Water Lilies was a collection of 250 paintings made by Monet from 1840-1926. One of these pieces, “Reflections of Clouds on the Water-Lily Pond,” has just been taken to the next level. In the Seattle Asian Art Museum, a Chinese artist named Ai Weiwei has made this piece out of legos. These brightly colored bricks that kids love have been made into a beautiful piece of artwork that combines Monet’s colors with the modern style of Ai. As the largest piece of artwork made out of lego right now, this piece takes up an entire wall of the museum, stretching 50 feet wide and using about 650,000 lego bricks. The amount of money needed to buy the amount of legos is massive. It would cost at least tens of thousands of dollars to make the entire thing. This shows the amount of commitment needed to make such a piece. Something funny is that the original painting in the Water Lilies collection was also displayed at the Seattle Art Museum in 1956, so Ai’s piece is a bit like a reincarnation of the old one.
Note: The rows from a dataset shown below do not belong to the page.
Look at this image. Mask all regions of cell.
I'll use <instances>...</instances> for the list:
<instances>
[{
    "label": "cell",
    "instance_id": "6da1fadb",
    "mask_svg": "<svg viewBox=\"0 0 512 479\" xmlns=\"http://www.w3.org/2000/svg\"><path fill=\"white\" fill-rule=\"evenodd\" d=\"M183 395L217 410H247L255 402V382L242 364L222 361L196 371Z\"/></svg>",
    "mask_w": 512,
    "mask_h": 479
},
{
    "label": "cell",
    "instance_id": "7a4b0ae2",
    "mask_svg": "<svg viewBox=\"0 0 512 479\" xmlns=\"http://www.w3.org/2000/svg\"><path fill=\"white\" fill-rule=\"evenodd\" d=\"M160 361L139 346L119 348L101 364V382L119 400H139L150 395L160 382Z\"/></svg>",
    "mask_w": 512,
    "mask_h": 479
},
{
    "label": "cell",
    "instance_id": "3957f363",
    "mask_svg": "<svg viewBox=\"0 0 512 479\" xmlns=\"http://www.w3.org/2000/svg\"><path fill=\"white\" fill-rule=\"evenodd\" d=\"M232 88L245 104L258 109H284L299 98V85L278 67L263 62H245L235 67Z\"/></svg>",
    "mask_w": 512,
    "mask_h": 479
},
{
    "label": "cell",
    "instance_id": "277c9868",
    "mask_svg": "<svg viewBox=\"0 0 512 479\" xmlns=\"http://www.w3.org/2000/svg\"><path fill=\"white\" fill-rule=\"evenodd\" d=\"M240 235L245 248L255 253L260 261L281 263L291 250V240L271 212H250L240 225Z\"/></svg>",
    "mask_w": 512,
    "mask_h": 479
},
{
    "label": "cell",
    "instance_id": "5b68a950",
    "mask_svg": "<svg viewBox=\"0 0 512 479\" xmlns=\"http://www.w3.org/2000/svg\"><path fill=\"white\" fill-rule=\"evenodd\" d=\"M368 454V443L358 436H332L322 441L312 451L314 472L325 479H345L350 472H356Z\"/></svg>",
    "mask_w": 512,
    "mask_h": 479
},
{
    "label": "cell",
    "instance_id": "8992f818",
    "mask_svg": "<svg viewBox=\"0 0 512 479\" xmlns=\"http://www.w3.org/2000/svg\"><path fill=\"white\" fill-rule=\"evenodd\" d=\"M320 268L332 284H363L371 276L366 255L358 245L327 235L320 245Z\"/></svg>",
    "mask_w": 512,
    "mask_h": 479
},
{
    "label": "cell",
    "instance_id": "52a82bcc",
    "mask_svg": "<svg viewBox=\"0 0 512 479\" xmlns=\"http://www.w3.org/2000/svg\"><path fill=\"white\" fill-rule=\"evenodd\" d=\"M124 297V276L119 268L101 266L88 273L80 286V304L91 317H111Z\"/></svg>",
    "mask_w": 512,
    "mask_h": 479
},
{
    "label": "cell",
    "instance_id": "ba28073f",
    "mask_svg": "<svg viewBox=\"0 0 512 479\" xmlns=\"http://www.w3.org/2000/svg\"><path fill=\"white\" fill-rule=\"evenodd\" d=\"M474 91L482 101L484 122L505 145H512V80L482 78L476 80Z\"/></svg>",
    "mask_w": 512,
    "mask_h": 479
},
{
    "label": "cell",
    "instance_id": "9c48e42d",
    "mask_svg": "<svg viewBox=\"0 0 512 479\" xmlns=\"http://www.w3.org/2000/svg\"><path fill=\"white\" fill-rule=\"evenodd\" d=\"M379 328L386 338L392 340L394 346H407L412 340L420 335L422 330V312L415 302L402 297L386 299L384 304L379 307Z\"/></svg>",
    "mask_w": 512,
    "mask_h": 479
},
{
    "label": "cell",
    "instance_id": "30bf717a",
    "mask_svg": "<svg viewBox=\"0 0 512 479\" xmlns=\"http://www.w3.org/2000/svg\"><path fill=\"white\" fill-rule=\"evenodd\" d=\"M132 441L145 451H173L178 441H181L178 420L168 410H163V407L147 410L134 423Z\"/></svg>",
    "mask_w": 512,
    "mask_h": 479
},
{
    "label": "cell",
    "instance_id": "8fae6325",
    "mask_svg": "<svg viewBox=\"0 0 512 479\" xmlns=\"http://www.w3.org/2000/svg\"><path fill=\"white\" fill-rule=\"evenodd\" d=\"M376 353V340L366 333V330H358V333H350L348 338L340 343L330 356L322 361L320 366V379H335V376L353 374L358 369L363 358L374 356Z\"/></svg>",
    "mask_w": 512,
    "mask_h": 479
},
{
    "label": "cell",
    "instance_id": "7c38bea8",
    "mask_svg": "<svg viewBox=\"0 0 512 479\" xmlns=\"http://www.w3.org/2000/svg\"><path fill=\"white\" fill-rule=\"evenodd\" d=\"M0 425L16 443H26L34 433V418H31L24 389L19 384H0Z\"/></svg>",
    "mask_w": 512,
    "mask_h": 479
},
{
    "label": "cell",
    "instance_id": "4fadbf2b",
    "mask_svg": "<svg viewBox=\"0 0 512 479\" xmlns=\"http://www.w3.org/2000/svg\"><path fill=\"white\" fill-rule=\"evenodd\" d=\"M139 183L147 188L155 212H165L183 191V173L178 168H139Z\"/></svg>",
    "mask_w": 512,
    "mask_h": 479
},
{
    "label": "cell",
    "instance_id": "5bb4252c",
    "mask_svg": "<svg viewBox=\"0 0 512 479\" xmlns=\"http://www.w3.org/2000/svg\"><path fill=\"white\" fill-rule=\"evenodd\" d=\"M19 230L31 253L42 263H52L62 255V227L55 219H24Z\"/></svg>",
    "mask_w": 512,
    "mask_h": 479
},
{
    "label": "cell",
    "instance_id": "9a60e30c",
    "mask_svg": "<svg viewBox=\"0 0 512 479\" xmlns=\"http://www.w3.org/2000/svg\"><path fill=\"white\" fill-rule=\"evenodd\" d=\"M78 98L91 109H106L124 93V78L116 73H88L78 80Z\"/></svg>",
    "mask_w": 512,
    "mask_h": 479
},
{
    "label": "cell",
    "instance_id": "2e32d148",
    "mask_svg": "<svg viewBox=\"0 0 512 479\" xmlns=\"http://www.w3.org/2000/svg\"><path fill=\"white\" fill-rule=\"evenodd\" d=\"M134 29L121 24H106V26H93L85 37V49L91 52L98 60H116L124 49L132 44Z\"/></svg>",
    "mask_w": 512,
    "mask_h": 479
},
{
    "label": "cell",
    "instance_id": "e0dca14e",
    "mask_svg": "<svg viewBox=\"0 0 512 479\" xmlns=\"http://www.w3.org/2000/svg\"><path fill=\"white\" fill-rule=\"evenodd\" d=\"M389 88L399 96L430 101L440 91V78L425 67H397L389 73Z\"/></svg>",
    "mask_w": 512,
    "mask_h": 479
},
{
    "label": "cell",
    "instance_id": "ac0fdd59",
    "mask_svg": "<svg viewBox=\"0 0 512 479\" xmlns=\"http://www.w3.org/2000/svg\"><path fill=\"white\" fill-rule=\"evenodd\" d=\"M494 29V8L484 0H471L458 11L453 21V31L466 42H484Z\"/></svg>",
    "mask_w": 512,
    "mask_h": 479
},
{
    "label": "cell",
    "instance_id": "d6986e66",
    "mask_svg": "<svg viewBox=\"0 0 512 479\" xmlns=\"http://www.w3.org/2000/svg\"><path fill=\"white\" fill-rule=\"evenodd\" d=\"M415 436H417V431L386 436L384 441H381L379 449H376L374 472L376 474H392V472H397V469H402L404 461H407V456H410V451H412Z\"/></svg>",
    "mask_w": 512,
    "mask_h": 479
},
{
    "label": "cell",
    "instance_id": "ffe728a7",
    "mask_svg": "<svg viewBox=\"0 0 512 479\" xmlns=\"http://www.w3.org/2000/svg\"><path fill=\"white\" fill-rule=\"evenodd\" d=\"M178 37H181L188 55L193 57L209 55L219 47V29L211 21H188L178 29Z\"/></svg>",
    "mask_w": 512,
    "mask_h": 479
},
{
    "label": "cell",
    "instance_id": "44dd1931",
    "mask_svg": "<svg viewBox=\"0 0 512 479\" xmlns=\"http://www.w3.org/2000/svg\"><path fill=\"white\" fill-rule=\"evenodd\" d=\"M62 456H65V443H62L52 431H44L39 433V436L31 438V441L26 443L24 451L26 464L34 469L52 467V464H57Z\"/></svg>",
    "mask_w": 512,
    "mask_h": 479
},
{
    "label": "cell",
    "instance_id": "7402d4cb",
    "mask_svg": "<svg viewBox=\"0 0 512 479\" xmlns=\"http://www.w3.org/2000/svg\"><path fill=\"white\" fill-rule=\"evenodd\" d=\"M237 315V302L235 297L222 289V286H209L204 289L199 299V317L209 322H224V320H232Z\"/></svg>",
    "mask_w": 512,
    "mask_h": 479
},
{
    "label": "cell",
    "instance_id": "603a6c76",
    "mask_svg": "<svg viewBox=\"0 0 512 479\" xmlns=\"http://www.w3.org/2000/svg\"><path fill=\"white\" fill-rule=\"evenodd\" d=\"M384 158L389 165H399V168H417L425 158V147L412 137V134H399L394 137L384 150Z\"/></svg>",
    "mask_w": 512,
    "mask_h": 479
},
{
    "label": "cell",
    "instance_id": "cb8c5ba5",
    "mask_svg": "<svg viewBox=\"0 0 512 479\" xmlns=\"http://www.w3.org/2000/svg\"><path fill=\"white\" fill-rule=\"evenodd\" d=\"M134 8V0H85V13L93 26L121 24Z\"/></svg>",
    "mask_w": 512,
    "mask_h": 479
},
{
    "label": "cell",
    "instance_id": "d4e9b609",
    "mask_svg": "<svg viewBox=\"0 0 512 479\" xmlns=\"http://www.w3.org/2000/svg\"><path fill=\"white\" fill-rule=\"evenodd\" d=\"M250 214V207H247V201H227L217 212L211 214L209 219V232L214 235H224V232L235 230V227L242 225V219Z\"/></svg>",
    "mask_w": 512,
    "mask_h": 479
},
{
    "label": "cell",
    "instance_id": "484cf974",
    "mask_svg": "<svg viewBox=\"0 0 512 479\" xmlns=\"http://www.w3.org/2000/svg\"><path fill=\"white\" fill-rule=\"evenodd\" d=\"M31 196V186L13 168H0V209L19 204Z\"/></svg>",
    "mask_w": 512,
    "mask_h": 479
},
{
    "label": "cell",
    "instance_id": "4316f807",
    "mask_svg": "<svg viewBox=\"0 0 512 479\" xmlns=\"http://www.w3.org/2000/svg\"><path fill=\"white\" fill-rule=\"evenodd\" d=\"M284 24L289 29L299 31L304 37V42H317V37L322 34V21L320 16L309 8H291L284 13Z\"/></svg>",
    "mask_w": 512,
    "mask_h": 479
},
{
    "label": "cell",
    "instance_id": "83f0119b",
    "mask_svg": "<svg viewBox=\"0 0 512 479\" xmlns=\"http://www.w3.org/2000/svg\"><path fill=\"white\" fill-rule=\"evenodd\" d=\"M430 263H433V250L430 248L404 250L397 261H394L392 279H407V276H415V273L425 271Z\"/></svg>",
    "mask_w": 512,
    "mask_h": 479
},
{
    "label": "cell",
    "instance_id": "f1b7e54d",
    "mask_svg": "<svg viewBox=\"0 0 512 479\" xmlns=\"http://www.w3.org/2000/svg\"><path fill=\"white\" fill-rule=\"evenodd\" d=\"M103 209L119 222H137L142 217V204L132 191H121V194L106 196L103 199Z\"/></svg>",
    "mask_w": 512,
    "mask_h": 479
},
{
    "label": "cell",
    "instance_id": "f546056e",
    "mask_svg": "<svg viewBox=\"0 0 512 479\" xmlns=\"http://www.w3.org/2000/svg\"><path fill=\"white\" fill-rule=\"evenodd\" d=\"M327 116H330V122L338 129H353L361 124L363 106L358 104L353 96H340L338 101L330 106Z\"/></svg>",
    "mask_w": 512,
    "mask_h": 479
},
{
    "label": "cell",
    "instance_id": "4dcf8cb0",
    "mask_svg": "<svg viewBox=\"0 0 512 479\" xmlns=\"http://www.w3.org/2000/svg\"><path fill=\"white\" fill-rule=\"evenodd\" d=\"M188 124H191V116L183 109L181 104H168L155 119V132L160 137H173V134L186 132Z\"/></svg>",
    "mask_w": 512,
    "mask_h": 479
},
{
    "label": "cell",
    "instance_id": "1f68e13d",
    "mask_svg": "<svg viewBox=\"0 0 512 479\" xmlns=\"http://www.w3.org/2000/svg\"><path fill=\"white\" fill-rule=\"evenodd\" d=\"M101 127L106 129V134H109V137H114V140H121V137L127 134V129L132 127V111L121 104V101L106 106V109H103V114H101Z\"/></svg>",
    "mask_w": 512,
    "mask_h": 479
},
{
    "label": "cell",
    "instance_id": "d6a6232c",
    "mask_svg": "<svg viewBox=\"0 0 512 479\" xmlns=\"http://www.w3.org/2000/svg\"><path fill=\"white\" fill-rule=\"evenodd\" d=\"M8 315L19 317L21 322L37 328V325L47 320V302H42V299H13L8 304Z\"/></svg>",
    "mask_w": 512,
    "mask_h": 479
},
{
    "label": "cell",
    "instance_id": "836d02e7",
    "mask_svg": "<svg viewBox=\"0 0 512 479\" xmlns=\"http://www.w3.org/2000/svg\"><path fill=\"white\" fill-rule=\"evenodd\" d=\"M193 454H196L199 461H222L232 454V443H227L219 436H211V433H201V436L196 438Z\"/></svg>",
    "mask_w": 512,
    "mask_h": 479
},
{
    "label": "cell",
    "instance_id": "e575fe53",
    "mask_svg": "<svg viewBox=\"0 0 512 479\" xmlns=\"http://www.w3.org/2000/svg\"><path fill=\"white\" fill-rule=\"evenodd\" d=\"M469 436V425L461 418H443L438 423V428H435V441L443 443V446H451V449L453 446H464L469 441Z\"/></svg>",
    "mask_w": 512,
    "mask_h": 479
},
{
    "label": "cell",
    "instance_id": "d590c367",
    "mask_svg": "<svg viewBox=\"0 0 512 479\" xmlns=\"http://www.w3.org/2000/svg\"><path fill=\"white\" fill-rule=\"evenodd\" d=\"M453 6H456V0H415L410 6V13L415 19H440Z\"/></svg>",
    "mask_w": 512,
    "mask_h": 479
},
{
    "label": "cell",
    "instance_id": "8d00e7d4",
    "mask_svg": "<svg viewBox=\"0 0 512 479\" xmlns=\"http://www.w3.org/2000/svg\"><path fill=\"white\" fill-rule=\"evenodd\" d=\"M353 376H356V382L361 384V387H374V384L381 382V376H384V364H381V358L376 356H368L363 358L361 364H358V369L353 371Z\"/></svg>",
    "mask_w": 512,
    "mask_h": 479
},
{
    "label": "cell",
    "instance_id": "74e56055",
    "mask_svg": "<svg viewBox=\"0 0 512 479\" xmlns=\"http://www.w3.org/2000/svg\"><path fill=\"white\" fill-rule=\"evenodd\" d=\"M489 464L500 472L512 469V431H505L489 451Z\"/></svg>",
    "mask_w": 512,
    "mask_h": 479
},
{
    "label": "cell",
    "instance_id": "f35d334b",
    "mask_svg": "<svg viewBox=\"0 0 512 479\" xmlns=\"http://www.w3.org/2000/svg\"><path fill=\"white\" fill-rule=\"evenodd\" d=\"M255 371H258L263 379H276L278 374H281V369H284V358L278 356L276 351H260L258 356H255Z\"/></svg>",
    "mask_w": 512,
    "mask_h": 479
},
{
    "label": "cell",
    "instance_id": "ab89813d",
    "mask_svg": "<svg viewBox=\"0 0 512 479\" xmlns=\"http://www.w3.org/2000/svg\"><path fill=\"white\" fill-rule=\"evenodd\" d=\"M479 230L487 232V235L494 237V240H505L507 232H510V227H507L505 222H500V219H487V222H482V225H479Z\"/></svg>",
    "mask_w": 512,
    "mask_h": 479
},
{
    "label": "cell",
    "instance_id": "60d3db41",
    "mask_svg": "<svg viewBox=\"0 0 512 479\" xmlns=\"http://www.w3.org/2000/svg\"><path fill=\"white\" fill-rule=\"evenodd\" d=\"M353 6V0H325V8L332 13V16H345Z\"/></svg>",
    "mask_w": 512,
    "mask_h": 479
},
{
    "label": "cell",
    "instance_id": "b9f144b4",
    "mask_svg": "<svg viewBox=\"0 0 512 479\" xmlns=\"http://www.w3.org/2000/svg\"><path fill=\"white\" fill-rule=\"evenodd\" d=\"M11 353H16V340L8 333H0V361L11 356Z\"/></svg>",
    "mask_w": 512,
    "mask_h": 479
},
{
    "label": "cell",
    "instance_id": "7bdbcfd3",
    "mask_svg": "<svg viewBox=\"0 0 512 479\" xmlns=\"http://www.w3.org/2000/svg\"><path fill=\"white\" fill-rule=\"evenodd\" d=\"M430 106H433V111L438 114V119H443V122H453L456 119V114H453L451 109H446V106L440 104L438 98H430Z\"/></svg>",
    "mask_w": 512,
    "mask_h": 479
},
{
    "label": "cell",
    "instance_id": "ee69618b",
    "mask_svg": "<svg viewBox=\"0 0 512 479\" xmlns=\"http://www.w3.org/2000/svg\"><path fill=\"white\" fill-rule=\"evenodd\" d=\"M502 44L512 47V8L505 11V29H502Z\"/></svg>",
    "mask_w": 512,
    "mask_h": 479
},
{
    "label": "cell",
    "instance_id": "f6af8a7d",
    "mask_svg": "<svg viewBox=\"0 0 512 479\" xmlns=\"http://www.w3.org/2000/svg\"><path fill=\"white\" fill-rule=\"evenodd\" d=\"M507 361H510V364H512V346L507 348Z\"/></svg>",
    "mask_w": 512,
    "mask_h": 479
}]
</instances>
I think this is an amazing piece displaying many colors and showing how contemporary art can be made into something parents and children can all enjoy. While this isn’t a lego set yet, many people think it should be, and I suspect that the lego company will recognize it soon enough. If you look at the photos, it’s surprising how much this piece looks like the actual Monet painting. The only real difference is that Monet was working with paint and Ai was working with legos, so the colors are a bit too dark and don’t blend quite as well as Monet’s. They are also different shades since the legos have pre-planned colors and they can’t mix together like paint can (although now I know what my next request to lego will be). Other than that, the Lego version of Reflections of Clouds on the Water-Lily Pond is nearly identical to the original, straight down to the coral in the bottom right corner. If you want to go see this Lego masterpiece, it will be on display until March 15, 2026. In other words, take a visit to northern Seattle and take a dive into Ai Weiwei’s water lilies.